PROVIDED PASSAGE:
· · · · ·

Preparation and prevention pave the way to successful travel for the millions who have allergies and asthma. We have the following tips to help you keep your symptoms under control while you're on vacation.
- Consider an allergen-free destination. Beaches and mountains are excellent year-round destinations for allergy sufferers. Ocean breezes are generally free of allergens, dust mites are fewer at elevations above 2,500 feet, and mold spores can't survive in snow.
- Check weather and pollen forecasts and plan accordingly. For example, if you're allergic to ragweed, New York can be significantly better in early August compared to later in the month.
- Pack allergy and asthma gear. If you’re flying, bring medications in carry-on luggage, in their original packaging. Include quick-relief medications for asthma and two epinephrine auto-injectors if you or a family member has food or insect sting allergies. Don't forget topical hydrocortisone cream, an antihistamine, and your peak flow meter and nebulizer. Consider packing your own mite-proof pillowcases and bring baby wipes for cleaning trays and tables if you have food allergies.
- Talk to your allergist. Checking in with your allergist before departure is especially important if you'll be traveling abroad and may need vaccinations or immunizations. Discuss where you're going and what activities you may do. For example, locations with elevations above 5,000 feet may make breathing difficult and cold weather can be a trigger for asthma patients. People with asthma should also talk with an allergist before engaging in activities such as scuba diving.
- Check access to medical care. If you are going to a remote location or on a cruise, ask in advance about the type of medical care available.

· · · · ·

DATA FOR REVIEW:
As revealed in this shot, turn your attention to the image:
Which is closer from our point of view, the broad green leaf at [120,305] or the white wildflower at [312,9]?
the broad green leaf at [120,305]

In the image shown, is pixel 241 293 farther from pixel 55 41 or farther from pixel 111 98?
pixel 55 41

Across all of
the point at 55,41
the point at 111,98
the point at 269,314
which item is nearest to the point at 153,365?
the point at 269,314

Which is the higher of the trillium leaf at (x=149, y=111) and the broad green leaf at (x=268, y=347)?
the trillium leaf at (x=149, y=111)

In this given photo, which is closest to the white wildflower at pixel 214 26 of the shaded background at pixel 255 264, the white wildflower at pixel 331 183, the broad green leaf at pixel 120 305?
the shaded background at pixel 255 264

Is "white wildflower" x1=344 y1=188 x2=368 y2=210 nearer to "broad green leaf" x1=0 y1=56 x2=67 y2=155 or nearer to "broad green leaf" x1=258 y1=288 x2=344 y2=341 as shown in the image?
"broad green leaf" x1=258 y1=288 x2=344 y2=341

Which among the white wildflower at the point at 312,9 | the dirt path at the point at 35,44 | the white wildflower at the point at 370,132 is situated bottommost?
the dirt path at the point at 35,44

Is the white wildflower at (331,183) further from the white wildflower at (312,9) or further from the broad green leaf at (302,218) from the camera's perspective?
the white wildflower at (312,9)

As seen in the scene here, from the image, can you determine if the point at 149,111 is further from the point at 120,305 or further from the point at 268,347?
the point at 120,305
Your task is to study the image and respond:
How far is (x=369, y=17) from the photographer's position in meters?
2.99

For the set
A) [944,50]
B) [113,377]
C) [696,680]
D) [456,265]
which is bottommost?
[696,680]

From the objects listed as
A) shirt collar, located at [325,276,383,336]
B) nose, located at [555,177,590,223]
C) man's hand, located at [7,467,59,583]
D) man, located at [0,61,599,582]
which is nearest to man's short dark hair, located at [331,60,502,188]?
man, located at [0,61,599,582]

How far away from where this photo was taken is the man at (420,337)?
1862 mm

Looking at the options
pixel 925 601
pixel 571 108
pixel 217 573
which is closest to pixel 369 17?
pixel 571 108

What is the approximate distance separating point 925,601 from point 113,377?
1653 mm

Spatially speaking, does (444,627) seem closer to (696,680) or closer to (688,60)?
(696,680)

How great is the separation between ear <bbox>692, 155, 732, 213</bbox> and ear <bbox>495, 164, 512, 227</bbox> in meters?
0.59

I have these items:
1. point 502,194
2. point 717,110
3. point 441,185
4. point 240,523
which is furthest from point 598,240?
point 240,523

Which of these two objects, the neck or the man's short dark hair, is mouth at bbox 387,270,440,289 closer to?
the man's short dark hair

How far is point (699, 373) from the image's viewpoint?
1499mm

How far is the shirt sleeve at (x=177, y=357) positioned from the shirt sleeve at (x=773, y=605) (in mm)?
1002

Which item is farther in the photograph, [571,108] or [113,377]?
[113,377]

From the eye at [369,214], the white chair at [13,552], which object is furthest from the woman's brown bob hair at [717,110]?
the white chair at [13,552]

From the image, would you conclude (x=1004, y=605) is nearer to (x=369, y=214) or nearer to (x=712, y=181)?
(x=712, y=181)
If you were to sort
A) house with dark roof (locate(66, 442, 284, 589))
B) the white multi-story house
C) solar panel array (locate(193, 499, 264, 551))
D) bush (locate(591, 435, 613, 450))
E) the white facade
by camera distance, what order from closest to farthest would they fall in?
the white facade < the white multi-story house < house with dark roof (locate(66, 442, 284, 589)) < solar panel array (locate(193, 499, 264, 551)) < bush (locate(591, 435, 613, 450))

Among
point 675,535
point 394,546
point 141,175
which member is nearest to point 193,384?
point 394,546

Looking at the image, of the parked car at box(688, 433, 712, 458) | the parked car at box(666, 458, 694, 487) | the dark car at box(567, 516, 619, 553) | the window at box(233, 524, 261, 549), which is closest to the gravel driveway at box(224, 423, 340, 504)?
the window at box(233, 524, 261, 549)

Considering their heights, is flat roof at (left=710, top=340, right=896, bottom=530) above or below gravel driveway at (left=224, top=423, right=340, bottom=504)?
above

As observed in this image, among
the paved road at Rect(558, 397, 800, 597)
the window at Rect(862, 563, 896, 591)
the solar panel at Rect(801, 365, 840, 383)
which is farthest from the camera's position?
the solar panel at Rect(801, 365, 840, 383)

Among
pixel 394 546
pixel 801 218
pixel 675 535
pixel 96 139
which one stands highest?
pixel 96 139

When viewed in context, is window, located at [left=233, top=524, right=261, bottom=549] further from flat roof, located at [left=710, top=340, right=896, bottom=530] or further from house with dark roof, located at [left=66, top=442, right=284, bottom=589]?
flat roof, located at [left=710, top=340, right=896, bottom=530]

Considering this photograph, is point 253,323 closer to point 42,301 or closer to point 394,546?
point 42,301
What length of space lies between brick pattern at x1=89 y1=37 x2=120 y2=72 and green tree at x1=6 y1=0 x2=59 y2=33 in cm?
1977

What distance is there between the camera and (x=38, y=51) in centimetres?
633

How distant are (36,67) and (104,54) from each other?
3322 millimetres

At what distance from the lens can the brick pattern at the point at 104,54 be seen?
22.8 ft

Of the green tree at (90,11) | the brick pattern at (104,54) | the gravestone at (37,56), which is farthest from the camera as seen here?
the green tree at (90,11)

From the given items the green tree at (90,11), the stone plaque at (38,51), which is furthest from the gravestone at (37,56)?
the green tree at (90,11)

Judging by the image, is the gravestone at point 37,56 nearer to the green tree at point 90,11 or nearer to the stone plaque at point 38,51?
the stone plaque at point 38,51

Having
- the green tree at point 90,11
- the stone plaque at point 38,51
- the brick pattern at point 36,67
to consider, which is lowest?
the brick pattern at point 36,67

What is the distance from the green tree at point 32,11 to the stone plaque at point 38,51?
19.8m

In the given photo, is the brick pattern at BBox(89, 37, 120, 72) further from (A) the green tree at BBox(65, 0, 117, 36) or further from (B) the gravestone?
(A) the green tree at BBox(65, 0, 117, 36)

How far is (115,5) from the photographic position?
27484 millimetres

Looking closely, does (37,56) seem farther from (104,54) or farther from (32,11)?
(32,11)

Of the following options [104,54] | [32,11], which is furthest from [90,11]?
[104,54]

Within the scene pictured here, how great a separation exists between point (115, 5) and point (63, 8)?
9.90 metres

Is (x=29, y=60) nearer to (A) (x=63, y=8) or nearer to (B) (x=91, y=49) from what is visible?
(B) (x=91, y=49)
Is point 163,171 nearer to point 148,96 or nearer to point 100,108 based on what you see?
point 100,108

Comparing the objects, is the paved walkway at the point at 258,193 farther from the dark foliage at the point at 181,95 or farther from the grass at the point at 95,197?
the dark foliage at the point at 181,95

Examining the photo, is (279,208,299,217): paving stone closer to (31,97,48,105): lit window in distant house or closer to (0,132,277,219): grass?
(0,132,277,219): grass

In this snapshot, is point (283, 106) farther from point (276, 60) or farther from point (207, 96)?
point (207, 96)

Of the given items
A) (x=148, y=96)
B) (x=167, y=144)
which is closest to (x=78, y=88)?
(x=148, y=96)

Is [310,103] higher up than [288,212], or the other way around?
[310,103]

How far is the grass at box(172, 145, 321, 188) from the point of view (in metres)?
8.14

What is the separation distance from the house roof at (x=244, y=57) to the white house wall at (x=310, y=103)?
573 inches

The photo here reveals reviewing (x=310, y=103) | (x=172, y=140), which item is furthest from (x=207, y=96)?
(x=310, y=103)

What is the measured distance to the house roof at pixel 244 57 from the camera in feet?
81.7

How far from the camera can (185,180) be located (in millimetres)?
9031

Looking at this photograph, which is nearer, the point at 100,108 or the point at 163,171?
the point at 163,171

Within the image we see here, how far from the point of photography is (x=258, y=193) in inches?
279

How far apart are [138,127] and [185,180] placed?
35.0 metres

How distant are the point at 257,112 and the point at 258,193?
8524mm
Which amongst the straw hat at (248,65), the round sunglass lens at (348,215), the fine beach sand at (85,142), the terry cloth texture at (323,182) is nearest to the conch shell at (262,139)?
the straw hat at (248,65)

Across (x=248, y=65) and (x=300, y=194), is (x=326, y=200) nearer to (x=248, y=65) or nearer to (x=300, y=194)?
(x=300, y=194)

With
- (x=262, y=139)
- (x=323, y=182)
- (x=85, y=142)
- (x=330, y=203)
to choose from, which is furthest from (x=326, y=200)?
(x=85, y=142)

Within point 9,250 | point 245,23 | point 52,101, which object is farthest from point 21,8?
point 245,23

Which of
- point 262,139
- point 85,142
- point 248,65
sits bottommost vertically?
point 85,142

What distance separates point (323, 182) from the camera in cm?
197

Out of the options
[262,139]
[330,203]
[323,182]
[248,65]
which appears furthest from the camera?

· · · · ·

ACTIVITY: Reproduce word for word the whole text on traveling with allergies and asthma. Nothing in the records has any bearing on the text on allergy and asthma travel tips.

EXPECTED ANSWER:
Preparation and prevention pave the way to successful travel for the millions who have allergies and asthma. We have the following tips to help you keep your symptoms under control while you're on vacation.
- Consider an allergen-free destination. Beaches and mountains are excellent year-round destinations for allergy sufferers. Ocean breezes are generally free of allergens, dust mites are fewer at elevations above 2,500 feet, and mold spores can't survive in snow.
- Check weather and pollen forecasts and plan accordingly. For example, if you're allergic to ragweed, New York can be significantly better in early August compared to later in the month.
- Pack allergy and asthma gear. If you’re flying, bring medications in carry-on luggage, in their original packaging. Include quick-relief medications for asthma and two epinephrine auto-injectors if you or a family member has food or insect sting allergies. Don't forget topical hydrocortisone cream, an antihistamine, and your peak flow meter and nebulizer. Consider packing your own mite-proof pillowcases and bring baby wipes for cleaning trays and tables if you have food allergies.
- Talk to your allergist. Checking in with your allergist before departure is especially important if you'll be traveling abroad and may need vaccinations or immunizations. Discuss where you're going and what activities you may do. For example, locations with elevations above 5,000 feet may make breathing difficult and cold weather can be a trigger for asthma patients. People with asthma should also talk with an allergist before engaging in activities such as scuba diving.
- Check access to medical care. If you are going to a remote location or on a cruise, ask in advance about the type of medical care available.